It’s long been forgotten, but in the weeks immediately following 9/11, the Taliban government in Afghanistan actually offered to hand over Osama bin Laden if the US provided proof of his involvement in the terrorist attacks, wrote Linda McQuaig in a Toronto Star opinion piece Sept. 19. Washington instantly rejected the offer. But the Taliban had a point, she said, as Michael Mandel, a law professor at York’s Osgoode Hall Law School, points out in a provocative new book, How America Gets Away With Murder. Mandel notes that the Taliban’s request for evidence was simply standard practice that any nation would follow when asked to extradite a criminal to another country. Oddly, then, it was the primitive leaders of the Taliban who, in this case at least, were following the rule of law. Mandel also insists that the US had an obligation under international law to seek a non-military solution. And the Taliban, for all its well-known defects, was keen to negotiate, wrote McQuaig.
Susan Swan finds romance in romance
Perhaps the most important function of York humanities Professor Susan Swan‘s epigraph in her new novel, What Casanova Told Me, is simply to mention the word “romance,” wrote reviewer Valerie Compton in the Ottawa Citizen Sept. 19. After all, what concept could be more important to the story of a first-person encounter with the legendary lover, Jacob Casanova? What Casanova Told Me is one of those two-centuries-joined-by-a-lost-manuscript, twinned-narrative stories in the mold of A. S. Byatt’s Possession, which now virtually comprise a genre of their own, wrote Compton. The 21st-century protagonist of the novel is Luce Adams, a 28-year-old Toronto archivist charged with delivering to Venice’s Sansovinian Library a document box filled with ancient manuscripts, one of which is the diary of her own Puritan ancestor, Asked For Adams, written in 1797.
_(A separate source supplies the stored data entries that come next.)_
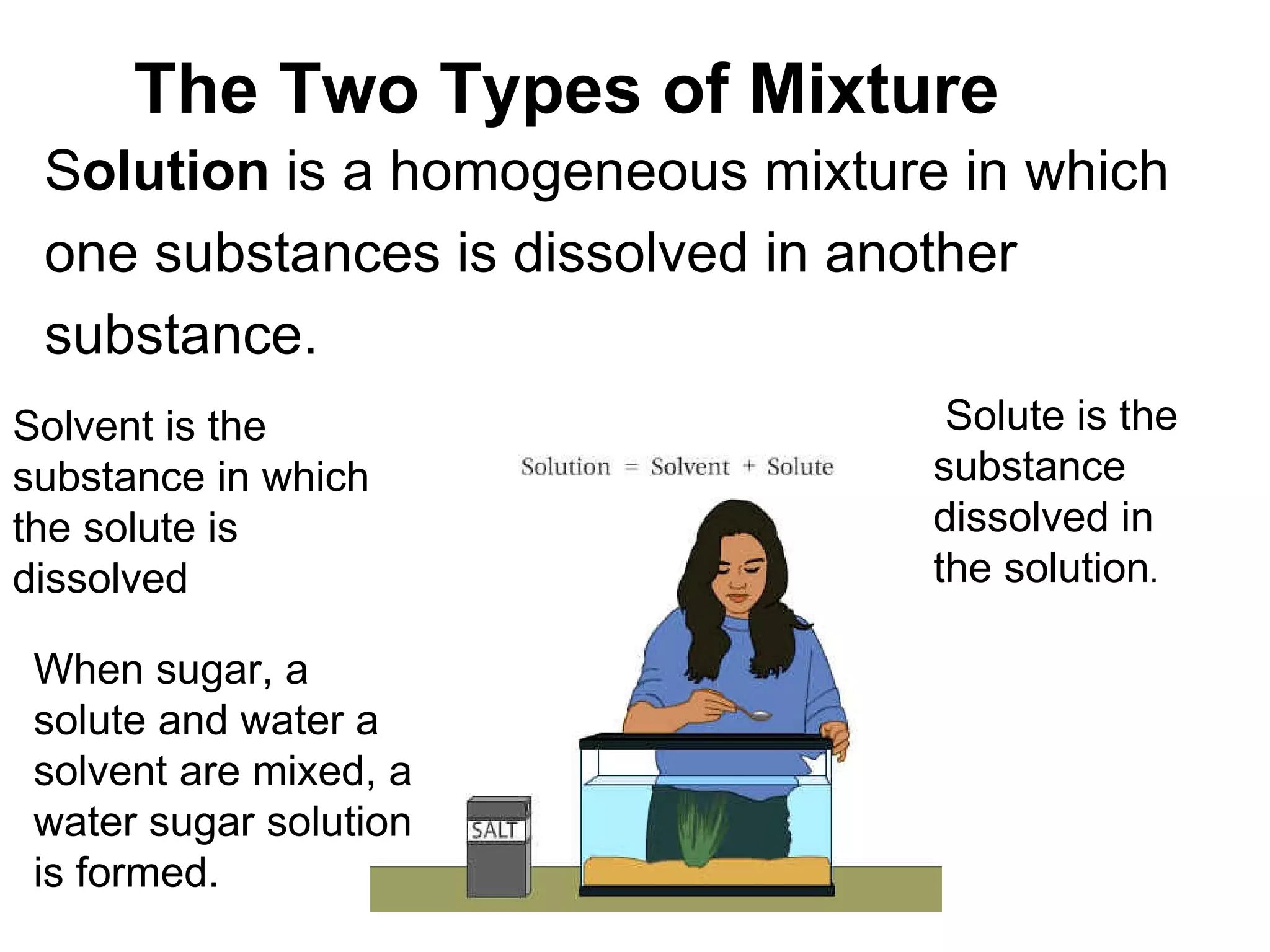 The Two Types of Mixture

Solution is a homogeneous mixture in which one substances is dissolved in another substance.

Solvent is the substance in which the solute is dissolved

Solution = Solvent + Solute

Solute is the substance dissolved in the solution.

When sugar, a solute and water a solvent are mixed, a water sugar solution is formed.

SALT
My childhood as a communist
James Laxer can joke now about his childhood in the 1950s when he was the only kid on the block cheering for the North in the Korean War, wrote a reviewer in the Sept. 18 Ottawa Citizen of the York political science professor’s new memoir, Red Diaper Baby: A Boyhood in the Age of McCarthyism. But much of his childhood was no joke. It was, in fact, deadly serious. Laxer was the only child on Flora Street in Ottawa and later Melita Street in Toronto with a home library filled with the works of Marx and Lenin. Only he, while a youngster, mourned the death of Soviet tyrant Joseph Stalin, watched the RCMP try to run over his mother while protesting on Parliament Hill and feared that his family might be executed as Commie spies, just like Julius and Ethel Rosenberg in 1953 in the United States. Laxer, 62, is perhaps best known to many Canadians as the left-wing firebrand who led the Waffle movement, a branch of the New Democratic Party, from 1969-74. He is also the man who almost beat David Lewis in 1971 for the federal NDP leadership.
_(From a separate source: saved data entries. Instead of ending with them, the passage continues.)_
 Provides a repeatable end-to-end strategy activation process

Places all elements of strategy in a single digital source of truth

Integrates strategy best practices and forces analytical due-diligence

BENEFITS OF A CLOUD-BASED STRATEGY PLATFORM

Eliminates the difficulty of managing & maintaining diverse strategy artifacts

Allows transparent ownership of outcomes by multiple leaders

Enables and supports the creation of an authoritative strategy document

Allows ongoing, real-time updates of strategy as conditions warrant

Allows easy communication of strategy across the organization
Magalas gains experience with York men’s team
A number of women have competed in men’s sports over the past few years, including golfer Annika Sorenstam and hockey player Hayley Wickenheiser. Now, fourth-year York psychology major Samantha Magalas is giving it a shot, reported the Burlington Post Sept. 19. The 22-year-old Burlington resident, widely regarded as one of the top female baseball players in the country, is playing men’s intercollegiate ball this season with the York Lions. Magalas, who represented Canada at this year’s women’s World Series along with Aldershot graduate Kate Psota, sees playing with York as an opportunity to gain experience for the national team. York coach Colin Cummins was impressed by the first baseman’s talent and work ethic at the Lions’ training camp, awarding her a position on the team and naming her an opening day starter.
A Hamilton Spectator profile Sept. 18 began: “Sam is one of the guys,” stressed York University men’s baseball coach Colin Cummins. “There’s no female/male thing here. If someone has a problem with that, they might just as well go home.”
Running back ties CIS record
Andre Durie is a tough man to stop. The second-year running back from Mississauga, Ont., tied a Canadian Interuniversity Sport record on Sept. 18 by scoring six touchdowns to lead York University to a 55-33 win over the University of Waterloo, reported wire stories printed Sept. 20 in Brantford’s The Expositor and the Edmonton Journal.
On air
- Wendy Wong, professor at York University, participated in a symposium on the future of democracy in Hong Kong, televised on the Cantonese edition of OMNI.2 News in Toronto Sept. 17.